Edizione Raffaelli Rimini 2011
recesione di Maria Liana Celli (altre recensioni qui)
Nel dipanarsi del testo, narrativo e poetico (la narrazione non esclude la poesia), si compie un percorso che è, allo stesso tempo, di perdizione e di catarsi. Ci si immerge nel buio primordiale di una istintualità emotiva e poi, spesso imprevedibilmente, ci si abbevera della grazia di una resurrezione.
È un incedere tra dolore biblico, universale e risalita a tratti più miti e misericordiosi di accettazione di sé e del proprio vivere.
Procedendo nella lettura, la caduta e la risalita, l'urlo e la rinascita, la china, il fardello, l'oscurità e il baluginio e il tremolio di un abbraccio, percorrono ogni espressione.
Le parole, pesanti nel loro peso specifico di senso, di allusione , di evocazione, lasciano orme stagliate, stimmate di fuoco. La loro ricerca, il lavoro semantico compiuto a loro proposito, non é mai disgiunto dall'urgenza del significato: significato e significante “si coagulano”.
Lo studio linguistico, le figure retoriche sapientemente circostanziate e dosate, esaltano il significato di questo viaggio primordiale alla ricerca di sé e, come già detto, di questa perdizione e di di questa rinascita.
Rinascita che non è mai assodata, assoluta e definitiva ma continuamente spostata e rimodulata e perseguita. Perché i confini sono morte e la ricerca, vita.

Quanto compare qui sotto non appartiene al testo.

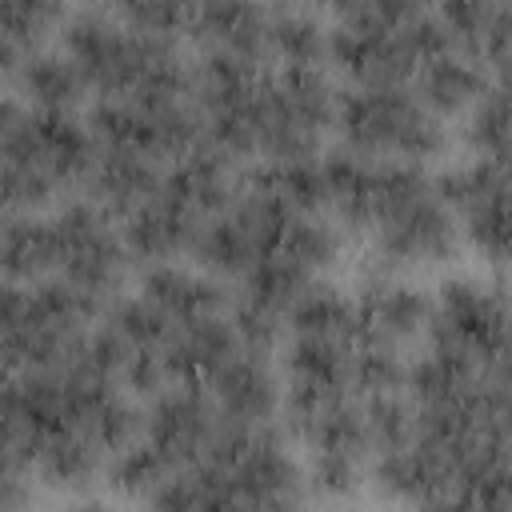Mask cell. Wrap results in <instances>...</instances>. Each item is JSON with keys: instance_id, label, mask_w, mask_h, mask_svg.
<instances>
[{"instance_id": "8fae6325", "label": "cell", "mask_w": 512, "mask_h": 512, "mask_svg": "<svg viewBox=\"0 0 512 512\" xmlns=\"http://www.w3.org/2000/svg\"><path fill=\"white\" fill-rule=\"evenodd\" d=\"M332 128L340 148L372 160L428 164L448 148V120L412 84H352L336 92Z\"/></svg>"}, {"instance_id": "4316f807", "label": "cell", "mask_w": 512, "mask_h": 512, "mask_svg": "<svg viewBox=\"0 0 512 512\" xmlns=\"http://www.w3.org/2000/svg\"><path fill=\"white\" fill-rule=\"evenodd\" d=\"M292 4H308L312 8V4H340V0H292Z\"/></svg>"}, {"instance_id": "e0dca14e", "label": "cell", "mask_w": 512, "mask_h": 512, "mask_svg": "<svg viewBox=\"0 0 512 512\" xmlns=\"http://www.w3.org/2000/svg\"><path fill=\"white\" fill-rule=\"evenodd\" d=\"M200 384L228 424H268L280 412V376L268 348L236 344Z\"/></svg>"}, {"instance_id": "ba28073f", "label": "cell", "mask_w": 512, "mask_h": 512, "mask_svg": "<svg viewBox=\"0 0 512 512\" xmlns=\"http://www.w3.org/2000/svg\"><path fill=\"white\" fill-rule=\"evenodd\" d=\"M328 60L352 84H412L448 44L428 0H340Z\"/></svg>"}, {"instance_id": "484cf974", "label": "cell", "mask_w": 512, "mask_h": 512, "mask_svg": "<svg viewBox=\"0 0 512 512\" xmlns=\"http://www.w3.org/2000/svg\"><path fill=\"white\" fill-rule=\"evenodd\" d=\"M16 116H20V104H16L8 92H0V136L12 128V120H16Z\"/></svg>"}, {"instance_id": "d4e9b609", "label": "cell", "mask_w": 512, "mask_h": 512, "mask_svg": "<svg viewBox=\"0 0 512 512\" xmlns=\"http://www.w3.org/2000/svg\"><path fill=\"white\" fill-rule=\"evenodd\" d=\"M32 500V468L20 452L0 444V508L28 504Z\"/></svg>"}, {"instance_id": "52a82bcc", "label": "cell", "mask_w": 512, "mask_h": 512, "mask_svg": "<svg viewBox=\"0 0 512 512\" xmlns=\"http://www.w3.org/2000/svg\"><path fill=\"white\" fill-rule=\"evenodd\" d=\"M232 188H236V160L212 148L208 140L184 152L180 160H172L152 184V192L120 224L128 260L164 264L192 252L200 228L228 200Z\"/></svg>"}, {"instance_id": "7c38bea8", "label": "cell", "mask_w": 512, "mask_h": 512, "mask_svg": "<svg viewBox=\"0 0 512 512\" xmlns=\"http://www.w3.org/2000/svg\"><path fill=\"white\" fill-rule=\"evenodd\" d=\"M300 212L304 208H296L256 164L252 172L236 176V188L208 216L188 256L196 260V268L212 272L216 280H240L280 248L288 224Z\"/></svg>"}, {"instance_id": "8992f818", "label": "cell", "mask_w": 512, "mask_h": 512, "mask_svg": "<svg viewBox=\"0 0 512 512\" xmlns=\"http://www.w3.org/2000/svg\"><path fill=\"white\" fill-rule=\"evenodd\" d=\"M60 36L96 100L192 96V64L172 36L136 28L96 4L72 12Z\"/></svg>"}, {"instance_id": "7402d4cb", "label": "cell", "mask_w": 512, "mask_h": 512, "mask_svg": "<svg viewBox=\"0 0 512 512\" xmlns=\"http://www.w3.org/2000/svg\"><path fill=\"white\" fill-rule=\"evenodd\" d=\"M16 88L44 112H76L88 84L64 48H32L16 64Z\"/></svg>"}, {"instance_id": "9a60e30c", "label": "cell", "mask_w": 512, "mask_h": 512, "mask_svg": "<svg viewBox=\"0 0 512 512\" xmlns=\"http://www.w3.org/2000/svg\"><path fill=\"white\" fill-rule=\"evenodd\" d=\"M88 132L96 148L132 152L152 164H172L196 144H204V128L192 96L96 100L88 112Z\"/></svg>"}, {"instance_id": "ac0fdd59", "label": "cell", "mask_w": 512, "mask_h": 512, "mask_svg": "<svg viewBox=\"0 0 512 512\" xmlns=\"http://www.w3.org/2000/svg\"><path fill=\"white\" fill-rule=\"evenodd\" d=\"M360 336L396 352H408L428 324V292L396 272H368L360 292L352 296Z\"/></svg>"}, {"instance_id": "3957f363", "label": "cell", "mask_w": 512, "mask_h": 512, "mask_svg": "<svg viewBox=\"0 0 512 512\" xmlns=\"http://www.w3.org/2000/svg\"><path fill=\"white\" fill-rule=\"evenodd\" d=\"M192 104L212 148L232 160L276 164L320 148L332 128L336 88L324 68L200 56L192 64Z\"/></svg>"}, {"instance_id": "2e32d148", "label": "cell", "mask_w": 512, "mask_h": 512, "mask_svg": "<svg viewBox=\"0 0 512 512\" xmlns=\"http://www.w3.org/2000/svg\"><path fill=\"white\" fill-rule=\"evenodd\" d=\"M444 204L456 216L460 240H468L492 264L508 256V160L468 156L436 180Z\"/></svg>"}, {"instance_id": "ffe728a7", "label": "cell", "mask_w": 512, "mask_h": 512, "mask_svg": "<svg viewBox=\"0 0 512 512\" xmlns=\"http://www.w3.org/2000/svg\"><path fill=\"white\" fill-rule=\"evenodd\" d=\"M452 48L476 56L504 76L508 60V0H428Z\"/></svg>"}, {"instance_id": "5b68a950", "label": "cell", "mask_w": 512, "mask_h": 512, "mask_svg": "<svg viewBox=\"0 0 512 512\" xmlns=\"http://www.w3.org/2000/svg\"><path fill=\"white\" fill-rule=\"evenodd\" d=\"M308 500L304 468L268 424H224L148 504L156 508H288Z\"/></svg>"}, {"instance_id": "83f0119b", "label": "cell", "mask_w": 512, "mask_h": 512, "mask_svg": "<svg viewBox=\"0 0 512 512\" xmlns=\"http://www.w3.org/2000/svg\"><path fill=\"white\" fill-rule=\"evenodd\" d=\"M8 216H12V212H8L4 204H0V228H4V220H8Z\"/></svg>"}, {"instance_id": "44dd1931", "label": "cell", "mask_w": 512, "mask_h": 512, "mask_svg": "<svg viewBox=\"0 0 512 512\" xmlns=\"http://www.w3.org/2000/svg\"><path fill=\"white\" fill-rule=\"evenodd\" d=\"M500 72H492L488 64H480L476 56L460 52V48H444L436 52L416 76H412V88L424 96L428 108H436L444 120L448 116H460Z\"/></svg>"}, {"instance_id": "6da1fadb", "label": "cell", "mask_w": 512, "mask_h": 512, "mask_svg": "<svg viewBox=\"0 0 512 512\" xmlns=\"http://www.w3.org/2000/svg\"><path fill=\"white\" fill-rule=\"evenodd\" d=\"M412 428L372 456L380 496L424 508H504L508 480V364L488 368L424 348L404 380Z\"/></svg>"}, {"instance_id": "9c48e42d", "label": "cell", "mask_w": 512, "mask_h": 512, "mask_svg": "<svg viewBox=\"0 0 512 512\" xmlns=\"http://www.w3.org/2000/svg\"><path fill=\"white\" fill-rule=\"evenodd\" d=\"M96 140L72 112H20L0 136V204L40 212L88 180Z\"/></svg>"}, {"instance_id": "603a6c76", "label": "cell", "mask_w": 512, "mask_h": 512, "mask_svg": "<svg viewBox=\"0 0 512 512\" xmlns=\"http://www.w3.org/2000/svg\"><path fill=\"white\" fill-rule=\"evenodd\" d=\"M464 144L472 156L508 160V88H504V76H496L464 108Z\"/></svg>"}, {"instance_id": "7a4b0ae2", "label": "cell", "mask_w": 512, "mask_h": 512, "mask_svg": "<svg viewBox=\"0 0 512 512\" xmlns=\"http://www.w3.org/2000/svg\"><path fill=\"white\" fill-rule=\"evenodd\" d=\"M0 400L16 424L32 476L60 492L96 484L108 460L140 432V412L124 392L100 324L64 364L0 372Z\"/></svg>"}, {"instance_id": "277c9868", "label": "cell", "mask_w": 512, "mask_h": 512, "mask_svg": "<svg viewBox=\"0 0 512 512\" xmlns=\"http://www.w3.org/2000/svg\"><path fill=\"white\" fill-rule=\"evenodd\" d=\"M324 212L352 236L368 240L372 272H420L460 248V228L424 164L372 160L360 152L320 156Z\"/></svg>"}, {"instance_id": "d6986e66", "label": "cell", "mask_w": 512, "mask_h": 512, "mask_svg": "<svg viewBox=\"0 0 512 512\" xmlns=\"http://www.w3.org/2000/svg\"><path fill=\"white\" fill-rule=\"evenodd\" d=\"M272 0H204L188 32L200 44V56H224L244 64H272Z\"/></svg>"}, {"instance_id": "30bf717a", "label": "cell", "mask_w": 512, "mask_h": 512, "mask_svg": "<svg viewBox=\"0 0 512 512\" xmlns=\"http://www.w3.org/2000/svg\"><path fill=\"white\" fill-rule=\"evenodd\" d=\"M100 300L48 280H0V372H40L64 364L96 328Z\"/></svg>"}, {"instance_id": "5bb4252c", "label": "cell", "mask_w": 512, "mask_h": 512, "mask_svg": "<svg viewBox=\"0 0 512 512\" xmlns=\"http://www.w3.org/2000/svg\"><path fill=\"white\" fill-rule=\"evenodd\" d=\"M428 348L500 368L508 360V296L500 280L452 276L428 296Z\"/></svg>"}, {"instance_id": "4fadbf2b", "label": "cell", "mask_w": 512, "mask_h": 512, "mask_svg": "<svg viewBox=\"0 0 512 512\" xmlns=\"http://www.w3.org/2000/svg\"><path fill=\"white\" fill-rule=\"evenodd\" d=\"M52 232V276L80 288L84 296L108 304L128 272V248L116 216L96 200H64L48 212Z\"/></svg>"}, {"instance_id": "cb8c5ba5", "label": "cell", "mask_w": 512, "mask_h": 512, "mask_svg": "<svg viewBox=\"0 0 512 512\" xmlns=\"http://www.w3.org/2000/svg\"><path fill=\"white\" fill-rule=\"evenodd\" d=\"M204 0H96V8L136 24V28H148V32H160V36H176V32H188L192 16L200 12Z\"/></svg>"}]
</instances>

'Valutando' complessivamente questa poesia, trovo che gli spazi, anche temporali nei quali si muove, regalino un tessuto di intrecci e nodi di ciò che la vita é, nella sua complessità di scenari ampi e, a volte sconvolgenti. Soprattutto credo che essa trasmetta un sospiro profondo, quello dell'umanità intera, sopraffatta, travolta e, a volte, costretta a vivere.